According to CEO Doug Lawler, by filing for Chapter 11, Chesapeake will eliminate $7 billion in debt and address its legacy financial weaknesses. It would also be able to take advantage of its operational strengths.
Lawler said, “Despite having removed over $20 billion of leverage and financial commitments, we believe this restructuring is necessary for the long-term success and value creation of the business.”
The shale oil company has secured $925 million in debtor-in-possession financing under its revolving credit facility for continuing operations during the Chapter 11 process. The company has another $600 million commitment from its lenders and noteholders upon emerging from bankruptcy.
Chesapeake’s troubles have been exacerbated by a fall in the prices of oil and gas caused by the pandemic.

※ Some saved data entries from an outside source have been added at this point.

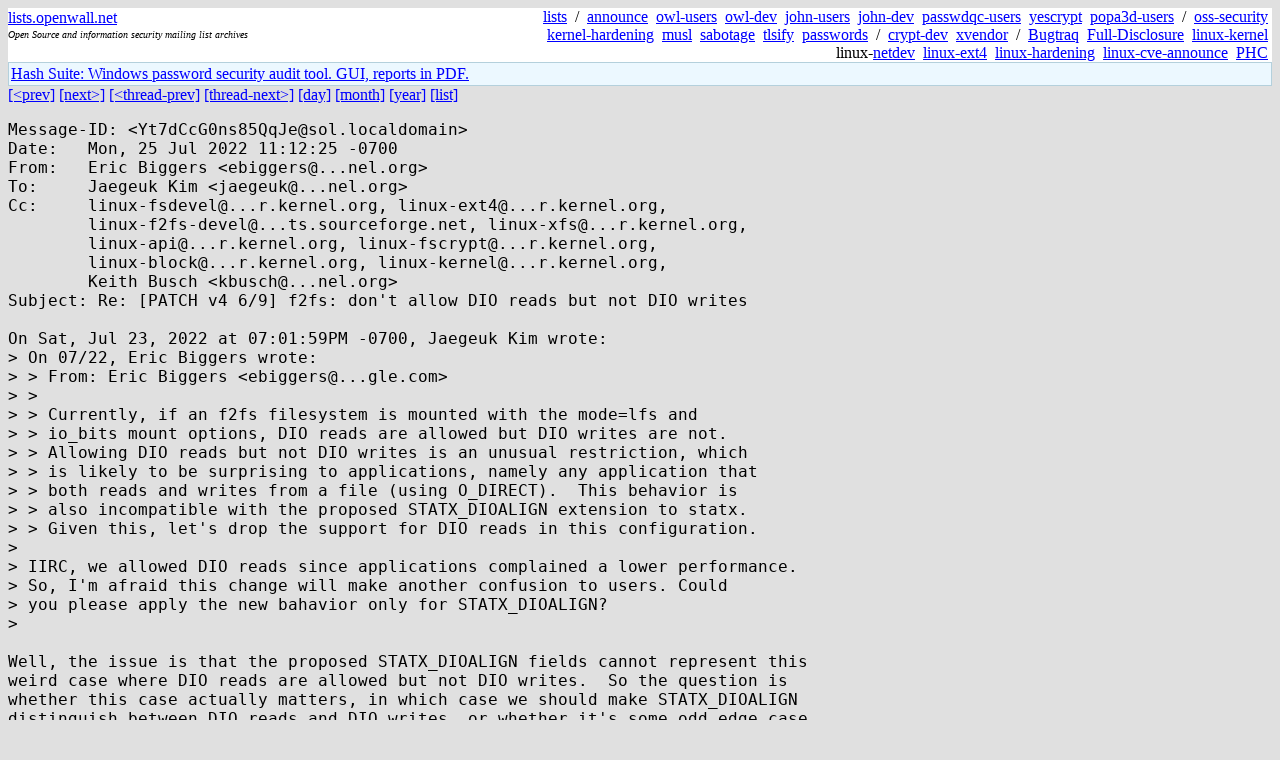

--- FILE ---
content_type: text/html; charset=utf-8
request_url: https://lists.openwall.net/linux-ext4/2022/07/25/4
body_size: 2484
content:
<!DOCTYPE HTML PUBLIC "-//W3C//DTD HTML 4.0 Transitional//EN">
<html>
<head>
<meta name="viewport" content="width=device-width, initial-scale=1">
<style type="text/css">
body { font-size: 16px; }
.cal_brief { text-align: center; }
.cal_brief td:first-child { background: inherit; }
.cal_brief td { background: #ccc; width: 5ex; padding: 2px; }
.cal_big { text-align: center; padding: 0; margin: 0; }
.cal_big td { padding: 0 2px; }
.cal_mon { text-align: center; }
.cal_mon th { font-size: small; padding: 0; margin: 0; }
.cal_mon td { background: #ccc; width: 5ex; height: 1.5em;
	padding: 2px; text-align: right; }
.cal_mon td[colspan] { background: inherit; }
.cal_mon sup { color: #F0F0F0; text-align: left; float: left;
	margin-top: -2pt; font-weight: bold; }
.cal_mon a { text-align: right; margin-left: -4em; float: right; }
</style>

<title>linux-ext4 - Re: [PATCH v4 6/9] f2fs: don't allow DIO reads but not DIO writes</title>


</head>

<BODY bgcolor="#E0E0E0" text="black" link="blue" alink="red" vlink="navy">



<TABLE bgcolor="white" width="100%" border="0" cellspacing="0" cellpadding="0">
<TR>
<TD width="39%">
<A HREF="https://lists.openwall.net">lists.openwall.net</A>
<TD width="1%" rowspan="3">&nbsp;
<TD width="60%" align="right" rowspan="3">
<A HREF="/">lists</A>&nbsp;
/&nbsp;
<A HREF="https://www.openwall.com/lists/announce/">announce</A>&nbsp;
<A HREF="https://www.openwall.com/lists/owl-users/">owl-users</A>&nbsp;
<A HREF="https://www.openwall.com/lists/owl-dev/">owl-dev</A>&nbsp;
<A HREF="https://www.openwall.com/lists/john-users/">john-users</A>&nbsp;
<A HREF="https://www.openwall.com/lists/john-dev/">john-dev</A>&nbsp;
<A HREF="https://www.openwall.com/lists/passwdqc-users/">passwdqc-users</A>&nbsp;
<A HREF="https://www.openwall.com/lists/yescrypt/">yescrypt</A>&nbsp;
<A HREF="https://www.openwall.com/lists/popa3d-users/">popa3d-users</A>&nbsp;
/&nbsp;
<A HREF="https://www.openwall.com/lists/oss-security/">oss-security</A>&nbsp;
<A HREF="https://www.openwall.com/lists/kernel-hardening/">kernel-hardening</A>&nbsp;
<A HREF="https://www.openwall.com/lists/musl/">musl</A>&nbsp;
<A HREF="https://www.openwall.com/lists/sabotage/">sabotage</A>&nbsp;
<A HREF="https://www.openwall.com/lists/tlsify/">tlsify</A>&nbsp;
<A HREF="https://www.openwall.com/lists/passwords/">passwords</A>&nbsp;
/&nbsp;
<A HREF="https://www.openwall.com/lists/crypt-dev/">crypt-dev</A>&nbsp;
<A HREF="https://www.openwall.com/lists/xvendor/">xvendor</A>&nbsp;
/&nbsp;
<A HREF="/bugtraq/">Bugtraq</A>&nbsp;
<A HREF="/full-disclosure/">Full-Disclosure</A>&nbsp;
<A HREF="/linux-kernel/">linux-kernel</A>&nbsp;
linux-<A HREF="/netdev/">netdev</A>&nbsp;
<A HREF="/linux-ext4/">linux-ext4</A>&nbsp;
<a href="/linux-hardening/">linux-hardening</a>&nbsp;
<a href="/linux-cve-announce/">linux-cve-announce</a>&nbsp;
<a href="/phc-discussions/">PHC</a>&nbsp;
<TR><TD>
<DIV><FONT SIZE="-2"><I>Open Source and information security mailing list archives</I></FONT></DIV>
<TR><TD>&nbsp;
</TABLE>

<TABLE bgcolor="#B4D0DC" width="100%" border="0" cellspacing="0" cellpadding="1">
<TR><TD>
<TABLE width="100%" border="0" cellspacing="0" cellpadding="2">
<TR><TD bgcolor="#ECF8FF">

<a href="https://hashsuite.openwall.net">
Hash Suite: Windows password security audit tool. GUI, reports in PDF.</a>


</TABLE>
</TABLE>


<a href="3">[&lt;prev]</a> <a href="5">[next&gt;]</a> <a href="../../../2022/07/24/1">[&lt;thread-prev]</a> <a href="8">[thread-next&gt;]</a> <a href=".">[day]</a> <a href="..">[month]</a> <a href="../..">[year]</a> <a href="../../..">[list]</a>
<pre style="white-space: pre-wrap">
Message-ID: &lt;Yt7dCcG0ns85QqJe&#64;sol.localdomain&gt;
Date:   Mon, 25 Jul 2022 11:12:25 -0700
From:   Eric Biggers &lt;ebiggers&#64;...nel.org&gt;
To:     Jaegeuk Kim &lt;jaegeuk&#64;...nel.org&gt;
Cc:     linux-fsdevel&#64;...r.kernel.org, linux-ext4&#64;...r.kernel.org,
        linux-f2fs-devel&#64;...ts.sourceforge.net, linux-xfs&#64;...r.kernel.org,
        linux-api&#64;...r.kernel.org, linux-fscrypt&#64;...r.kernel.org,
        linux-block&#64;...r.kernel.org, linux-kernel&#64;...r.kernel.org,
        Keith Busch &lt;kbusch&#64;...nel.org&gt;
Subject: Re: [PATCH v4 6/9] f2fs: don't allow DIO reads but not DIO writes

On Sat, Jul 23, 2022 at 07:01:59PM -0700, Jaegeuk Kim wrote:
&gt; On 07/22, Eric Biggers wrote:
&gt; &gt; From: Eric Biggers &lt;ebiggers&#64;...gle.com&gt;
&gt; &gt; 
&gt; &gt; Currently, if an f2fs filesystem is mounted with the mode=lfs and
&gt; &gt; io_bits mount options, DIO reads are allowed but DIO writes are not.
&gt; &gt; Allowing DIO reads but not DIO writes is an unusual restriction, which
&gt; &gt; is likely to be surprising to applications, namely any application that
&gt; &gt; both reads and writes from a file (using O_DIRECT).  This behavior is
&gt; &gt; also incompatible with the proposed STATX_DIOALIGN extension to statx.
&gt; &gt; Given this, let's drop the support for DIO reads in this configuration.
&gt; 
&gt; IIRC, we allowed DIO reads since applications complained a lower performance.
&gt; So, I'm afraid this change will make another confusion to users. Could
&gt; you please apply the new bahavior only for STATX_DIOALIGN?
&gt; 

Well, the issue is that the proposed STATX_DIOALIGN fields cannot represent this
weird case where DIO reads are allowed but not DIO writes.  So the question is
whether this case actually matters, in which case we should make STATX_DIOALIGN
distinguish between DIO reads and DIO writes, or whether it's some odd edge case
that doesn't really matter, in which case we could just fix it or make
STATX_DIOALIGN report that DIO is unsupported.  I was hoping that you had some
insight here.  What sort of applications want DIO reads but not DIO writes?
Is this common at all?

- Eric
</pre>
<p><a href="https://www.openwall.com/blists/">Powered by blists</a> - <a href="https://lists.openwall.net">more mailing lists</a>


<p>

<a href="https://www.openwall.com/Owl/" title="Powered by Openwall GNU/*/Linux - security-enhanced &quot;Linux distribution&quot;"><img src="/images/Owl-80x15-4.png" width="80" height="15" border="0" alt="Powered by Openwall GNU/*/Linux"></a>
<a href="https://openvz.org" title="Powered by OpenVZ - OS virtualization solution for Linux"><img src="/images/OpenVZ-80x15-cd.png" width="80" height="15" border="0" alt="Powered by OpenVZ"></a>




</body>
</html>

Between 2010 and 2012, the company’s debt burgeoned as it attempted to fuel expansion. Chesapeake spent $30 billion more drilling and leasing than it garnered from its operations during this period.
According to CNBC’s sources, Chesapeake will now scale back operations, keeping only a small portion of its gas rigs and no oil rigs.
The company’s largest creditors include Franklin Resources and Fidelity National Financial.
Chesapeake’s debt equaled that of both Exxon Mobil and Chevron combined when Lawler began his stint in 2013.
The company’s founder, Aubrey McClendon, was ousted as CEO in 2013 and indicted on federal conspiracy charges in 2016. He died a day after the indictment in a car crash.
Chesapeake Energy shares traded 0.34% higher at $11.89 in the after-hours session on Friday. The shares had closed the regular session 7.28% lower at $11.85.